◆ **TEKS PILIHAN**:
○ ○ ○ ○ ○

Dalam dunia ilmu pengetahuan kita sering menjumpai istilah clash antara ilmu pengetahuan umum dari barat dan ilmu-ilmu keislaman yang bersumber dari timur, atau timur tengah. Pertentangan itu terjadi pada wilayah ontologi keilmuan. Misalnya ontologi keilmuan barat jarang bahkan tidak pernah menyentuh area ketuhahan, sementara itu ilmu dari timur tengah untuk menggambarkan ilmu keislaman memasukkan area ketuhanan dalam ontologi keilmuannya. Disinilah potensi bahkan realitas clash ilmu pengatahuan itu terjadi. Putra (2015) menjelaskan problem adanya dikotomi antara ilmu-ilmu agama dan ilmu umum menyebabkan tidak berkembangnya ilmu pengetahuan dan terjadinya krisis metodologi keilmuan.

Krisis yang terjadi dalam dunia pengetahuan dan pendidikan Islam saat ini mengakibatkan tradisi keilmuan menjadi statis, sehingga pendidikan Islam belum menunjukkan perannya secara maksimal dalam menciptakan peradaban yang maju. Islamisasi ilmu pengetahuan menjadi tawaran konsep bagi kemajuan peradaban lembaga pendidikan. Selanjutnya, Putra (2016) menjelaskan dikotomi sistem pendidikan itu terjadi dalam pandangan filosofis pelaksanaan pendidikan Islam yang berimbas pada praktek dan implementasi pendidikan Islamnya. Sistem pendidikan tradisional/klasik dalam Islam didasarkan pada nilai-nilai ajaran agama yang bersumber dari kalam Tuhan dan hadits Rasul, yang hendak menolak aliran pikir lainya seperti dari kalangan pemikiran religius rasional. Sistem pendidikan tradisional yang tidak bersinggungan dengan ilmuilmu alam dan sains modern, pendidikan seperti ini dikenal dengan pendidikan klasik konservatif.

Islamisasi ilmu pengetahuan adalah konsep yang bertujuan menyaring ilmu-ilmu pengetahuan yang tidak berlandaskan pada nilai-nilai ketauhidan agar sesuai dengan ajaran agama Islam. Menurut Al Faruqi (1982), Islamisasi merupakan upaya “meredefenisi, mereformulasi, mereposisi, argumen dan rasionalisasi yang bertalian dengan berbagai fenomena dan fakta, selanjutnya melakukan penilaian atau reassessment, membuat kesimpulan dan tafsiran baru, menyusun kembali tujuan-tujuan sehingga disiplin ini memperkaya wawasan Islam dan bermanfaat bagi harapan dan citacita umat Islam.

○ ○ ○ ○ ○

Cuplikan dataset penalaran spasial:
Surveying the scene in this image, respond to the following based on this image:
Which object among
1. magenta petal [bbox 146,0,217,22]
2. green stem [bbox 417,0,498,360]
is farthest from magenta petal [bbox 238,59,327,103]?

○ ○ ○ ○ ○

◆ **PERMINTAAN A**:
Menurut teks tentang islamisasi ilmu pengetahuan, apa sebutan bagi sistem pendidikan tradisional yang tidak bersinggungan dengan ilmu-ilmu alam dan sains modern?
◆ **PERMINTAAN B**:
Lanjutkan teks tentang islamisasi ilmu pengetahuan mulai dari kalimat terakhirnya.

◆ **HASIL AKHIR A**:
Pendidikan klasik konservatif.

◆ **HASIL AKHIR B**:
Berdasarkan perumusan tersebut maka integrasi ilmu pengetahuan merupakan turbin penggerak dinamisnya kehidupan akademik di lembaga pendidikan khususnya di lembaga pendidikan tinggi. Sejarah mencatatkan setelah Abad 14-15 M peradaban Islam mengalami kemunduran ditandai dengan hancurnya dinasti Abbasiyah sebagai bukti besar kejayaan kebudayaan dan peradaban umat islam. Pada saat yang sama lahir semangat bangsa Eropa yang dengan renaisance nya membawa bangsa tersebut meraih puncak kemenangan yang pernah dirasakan dan diperoleh umat Islam pada sekitar abad ke 7 hingga 13 M.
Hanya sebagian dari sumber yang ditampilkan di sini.